Comment by Prasad H. L. at 2008-10-06 10:20 UTC
Thanks a lot for sharing your code! That was very useful!
Comment by Evgeny at 2008-11-13 05:13 UTC
Thanks a lot
By the way
Do you know any ways to obtain also function's arguments from stack?
Comment by Timo at 2008-11-14 07:20 UTC
No, I know of no automated way to display arguments as well. gdb does that to a degree.
There is of course the fundamental problem of how to display arguments of unprintable types. I'm also not sure if a C/C++ function's signature is stored in a way that can be easily processed, but the mangled function name could provide at least integral type info. Walking the stack should be possible with some detailed fiddeling. Those are my basic ideas on that topic.
Greetings
Comment by Hans at 2010-08-11 08:28 UTC
That's so fantastic. Thank you!
Comment by alexei lebedev at 2010-10-10 03:05 UTC
there memory leak of the original funcname value on this line:
... funcname = ret; // use possibly realloc()-ed string
Comment by Timo at 2011-01-31 13:35 UTC
Nope. That is not a memory leak, because the ret value is either funcname itself, or a new buffer for the name realloc()-ed with a larger size. See the return value of cxa_demangle() on the man page.
Timo
Comment by Joe at 2011-03-23 13:04 UTC
Thanks, that was very usefull.
Comment by mark dufour at 2011-06-04 16:52 UTC- http://shedskin.googlecode.com
wonderful, thanks! I used it in shedskin, a restricted-python-to-c++ compiler, to enable at least some kind of exception backtraces for now. now for those filenames and line numbers.. :-)
Comment by Nicholas at 2011-08-22 00:30 UTC
Awesome code snippet.
Comment by Julia at 2011-09-28 10:43 UTC
Hello, This is great. But I need a line number in the source code as well (as the gdb-tool provides). I would like to extract it programmatically i.e. without starting gdb. Do you think it is possible? Can you give me a hint? Many thanks in advance. Kind regards :-)
Comment by Timo at 2011-10-10 09:25 UTC
Nope. Sorry, I'm not aware of any method to read the debug info.
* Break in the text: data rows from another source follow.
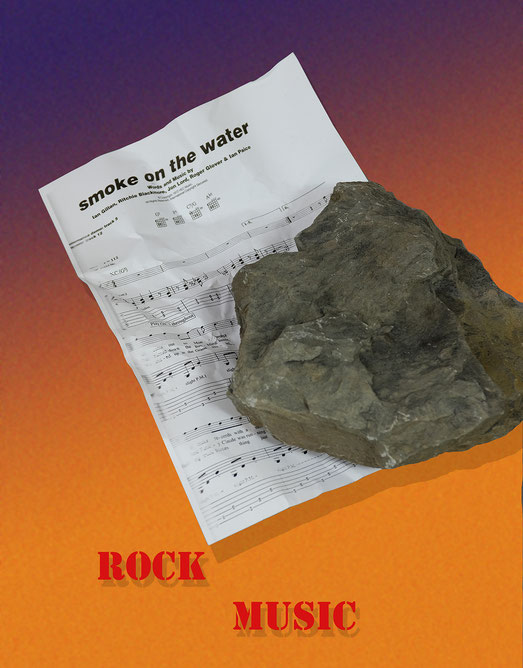 Arthur - Foto 13 - Rock Music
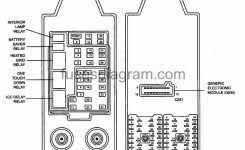 signal stat 900 schematic diagrams wiring diagram schematics vsm 920 wiring diagram signal stat 900 the cj2a page forums page 1 for signal stat signal stat 900 schematic diagrams Vsm 920 Wiring Diagram
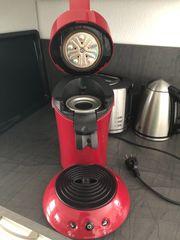 Kaffeepad Maschine Senseo original rot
Maybe the gdb manual will help.
Comment by Bruno at 2013-01-11 09:34 UTC- http://www.bouml.fr
Hi, addr2line allows you to get the line number in the source code. Supposing a string "./module(function+0x15c) [0x8048a6d]" given by backtrace_symbols, to get the expected information just execute "echo 0x8048a6d | addr2line -e ./module". Of course "module" must not be stripped. So in case of a crash you can produce a command/script file iterating through the strings produced by backtrace_symbols and for each produce the form "echo xxx | addr2line -e yyyy". After you just have to execute the generated command/script file. However the address given by backtrace_symbols may not be the right ones inside a dynamic library. Best regards
Comment by Pino at 2013-11-16 19:57 UTC
great!
is http://panthema.net/ on facebook?
Comment by Timo at 2013-11-18 07:54 UTC
No? Why should it "be on facebook", its not about marketing or liking; I prefer real content.
Timo
Comment by Chao at 2014-03-11 16:55 UTC
this is perfect, thanks!
Comment by Alice at 2014-07-30 00:44 UTC
This code is so helpful! However, do you know how portable this is? Will this work if you use a compiler other than gcc? Will the mangled string from backtrace_symbols always be surrounded by ( and +?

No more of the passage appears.